--- INSTRUCTION ---
Locate each line in the material below that contains the word "farther", and copy those lines out in full. Case counts.

[Spatial question records]
== == ==

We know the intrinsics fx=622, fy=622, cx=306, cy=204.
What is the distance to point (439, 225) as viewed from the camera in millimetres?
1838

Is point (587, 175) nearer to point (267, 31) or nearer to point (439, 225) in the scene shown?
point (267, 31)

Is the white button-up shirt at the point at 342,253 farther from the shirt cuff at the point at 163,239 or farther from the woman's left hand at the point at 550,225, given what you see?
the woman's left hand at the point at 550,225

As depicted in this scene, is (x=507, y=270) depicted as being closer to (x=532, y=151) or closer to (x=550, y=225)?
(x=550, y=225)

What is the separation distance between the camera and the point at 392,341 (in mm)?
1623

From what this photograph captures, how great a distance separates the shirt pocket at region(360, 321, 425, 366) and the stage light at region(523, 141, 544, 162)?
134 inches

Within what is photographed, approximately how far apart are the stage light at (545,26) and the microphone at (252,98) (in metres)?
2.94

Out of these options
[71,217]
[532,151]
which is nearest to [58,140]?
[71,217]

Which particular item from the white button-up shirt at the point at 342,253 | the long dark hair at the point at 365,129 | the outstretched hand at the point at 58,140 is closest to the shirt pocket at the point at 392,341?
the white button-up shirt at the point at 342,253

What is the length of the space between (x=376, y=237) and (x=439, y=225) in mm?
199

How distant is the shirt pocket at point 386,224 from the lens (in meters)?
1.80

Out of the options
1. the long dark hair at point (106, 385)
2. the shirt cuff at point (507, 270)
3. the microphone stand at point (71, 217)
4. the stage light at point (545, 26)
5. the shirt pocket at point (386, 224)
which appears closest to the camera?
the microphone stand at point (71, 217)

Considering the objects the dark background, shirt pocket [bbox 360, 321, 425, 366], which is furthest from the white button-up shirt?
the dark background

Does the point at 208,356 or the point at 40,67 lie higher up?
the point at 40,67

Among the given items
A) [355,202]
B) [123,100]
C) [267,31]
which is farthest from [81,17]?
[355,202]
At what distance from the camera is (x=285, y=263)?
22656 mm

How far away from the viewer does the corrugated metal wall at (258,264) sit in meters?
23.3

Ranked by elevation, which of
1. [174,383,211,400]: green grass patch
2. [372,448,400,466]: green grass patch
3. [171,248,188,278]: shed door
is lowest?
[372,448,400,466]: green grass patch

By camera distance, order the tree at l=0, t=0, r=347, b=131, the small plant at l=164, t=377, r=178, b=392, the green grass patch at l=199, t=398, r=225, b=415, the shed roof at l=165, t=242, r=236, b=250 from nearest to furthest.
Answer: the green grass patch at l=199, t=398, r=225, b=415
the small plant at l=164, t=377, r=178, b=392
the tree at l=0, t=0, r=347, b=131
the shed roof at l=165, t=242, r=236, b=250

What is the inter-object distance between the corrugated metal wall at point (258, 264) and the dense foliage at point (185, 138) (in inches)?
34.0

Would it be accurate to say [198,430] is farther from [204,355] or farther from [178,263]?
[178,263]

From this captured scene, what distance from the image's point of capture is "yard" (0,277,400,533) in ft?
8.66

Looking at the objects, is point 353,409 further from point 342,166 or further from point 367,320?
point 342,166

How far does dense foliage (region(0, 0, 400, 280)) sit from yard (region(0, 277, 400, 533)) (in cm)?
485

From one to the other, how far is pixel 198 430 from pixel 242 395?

== == ==

--- SOLUTION ---
Is the white button-up shirt at the point at 342,253 farther from the shirt cuff at the point at 163,239 or farther from the woman's left hand at the point at 550,225, given what you see?
Would it be accurate to say [198,430] is farther from [204,355] or farther from [178,263]?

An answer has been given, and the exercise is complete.